Following Warren Block's instructions for setting up a disk on FreeBSD, I'm confused about the freebsd-boot and efi types which are created. When I run `gpart show`after installing FreeBSD 11.0-RELEASE amd64 there is no freebsd-boot partition only an efi partition, so I'm not sure if freebsd-boot is required.

And if I want to add Grub into the mix, apparently I also need a bios-boot type partition...

Is anyone aware of step-by-step guide to setting up FreeBSD to use EFI and GRUB2, showing the sequence in which different partition types should be added?


----------



## Phishfry (Apr 22, 2017)

No the freebsd-boot slice is not used anymore on a stock install.
Only EFI and freebsd-ufs / is needed. freebsd-boot now resides in your /boot folder.

With a manual disk install you can still partition it however you like.
https://www.freebsd.org/cgi/man.cgi?hier(7)


----------



## balanga (Apr 22, 2017)

Phishfry said:


> No the freebsd-boot slice is not used anymore on a stock install.
> Only EFI and freebsd-ufs / is needed. freebsd-boot now resides in your /boot folder.

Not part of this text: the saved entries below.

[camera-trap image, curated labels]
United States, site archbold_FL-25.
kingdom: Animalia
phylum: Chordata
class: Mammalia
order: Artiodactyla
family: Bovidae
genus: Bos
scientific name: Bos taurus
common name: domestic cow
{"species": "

Thanks for pointing this out, but I wonder how else I would have known this as I haven't seen mentioned anywhere...

Looking around I find very few examples of using `gpart` and certainly haven't seen an example of how to get efi to play with grub...


----------



## Phishfry (Apr 23, 2017)

Ok I missed the grub requirment. I think with a normal MBR install you might need a separate freebsd-boot slice but I wonder if you couldn't piggyback on the /EFI boot slice with your grub.cfg on a EFI install. The EFI slice is much larger than the EFI bootloader and grub size is minimal.
Do a search on "grubx64.efi"
It looks like FreeBSD -current has `efibootmgr` to help with this.
Not in FreeBSD11 but a new feature.


----------



## ANOKNUSA (Apr 23, 2017)

Phishfry said:


> No the freebsd-boot slice is not used anymore on a stock install.

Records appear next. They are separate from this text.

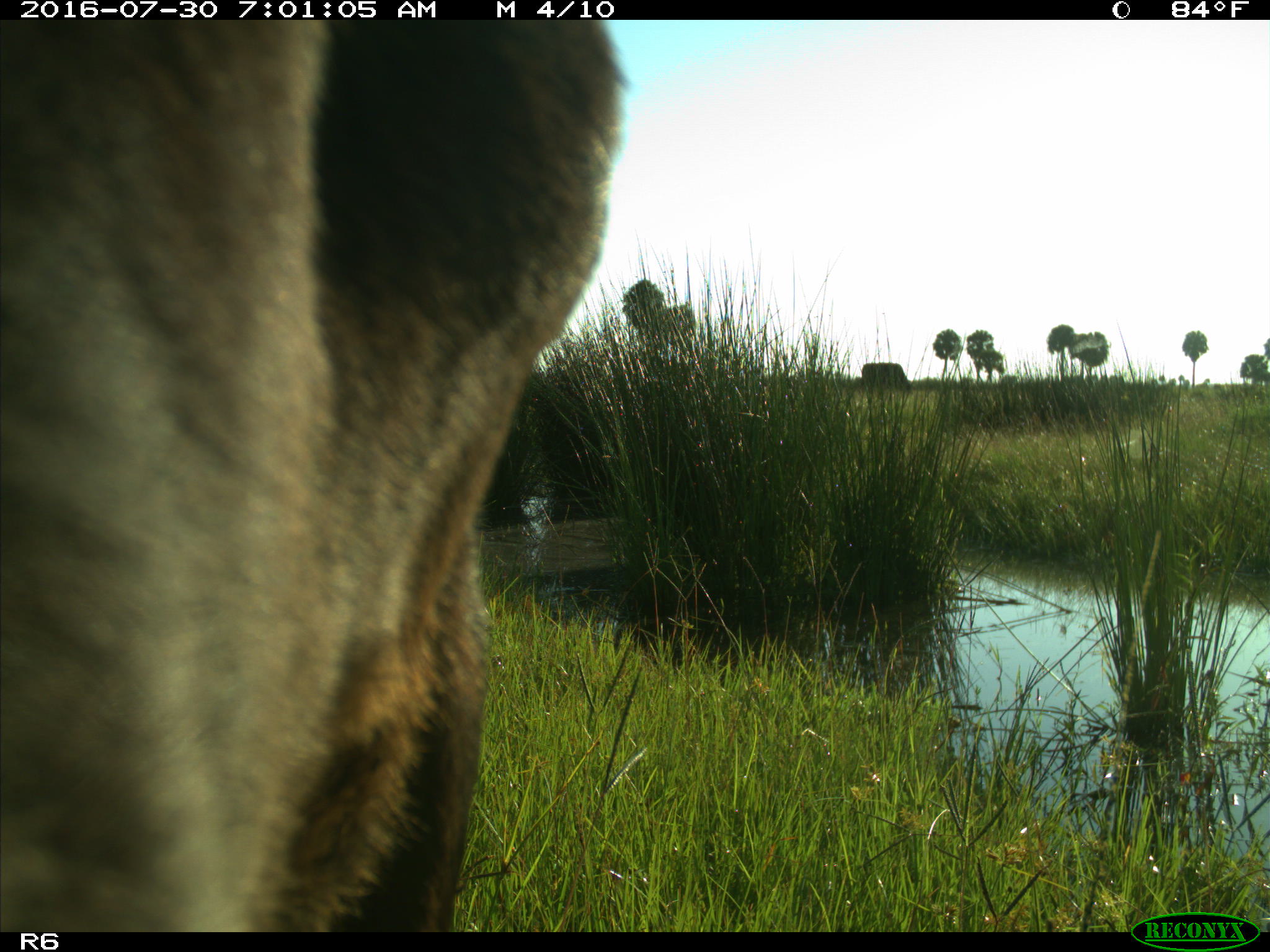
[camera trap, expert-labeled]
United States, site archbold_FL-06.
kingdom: Animalia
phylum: Chordata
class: Mammalia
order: Artiodactyla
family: Bovidae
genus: Bos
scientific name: Bos taurus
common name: domestic cow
Bos taurus (domestic cow).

It is if you're booting from a legacy BIOS board. I believe it also if you you're using an MBR partition table.



balanga said:


> Thanks for pointing this out, but I wonder how else I would have known this as I haven't seen mentioned anywhere...



Well, you don't have a freebsd-boot partition, and your system boots, so... 

It's documented in gpart(8), boot(8), and uefi(8). The documentation is simply written with the assumption that you're already familiar with the general requirements for booting any system from UEFI since, whether you're booting macOS, Linux, *BSD or Windows, the partition scheme is always the same, and there's enough information on it elsewhere that it doesn't make sense to write out several paragraphs in the man page explaining the fundamentals of UEFI.

As for GRUB, just follow the instructions on the Arch Wiki from the UEFI entry on down. GRUB is both an EFI boot binary and an EFI boot manager combined, so as long as it's on the same EFI system partition as the FreeBSD EFI boot binary and set as the first boot option in your machine's boot menu, it should work.


----------



## Phishfry (Apr 23, 2017)

Have a look at this thread for both EFI and freebsd-boot partition.
https://forums.freebsd.org/threads/58231/


----------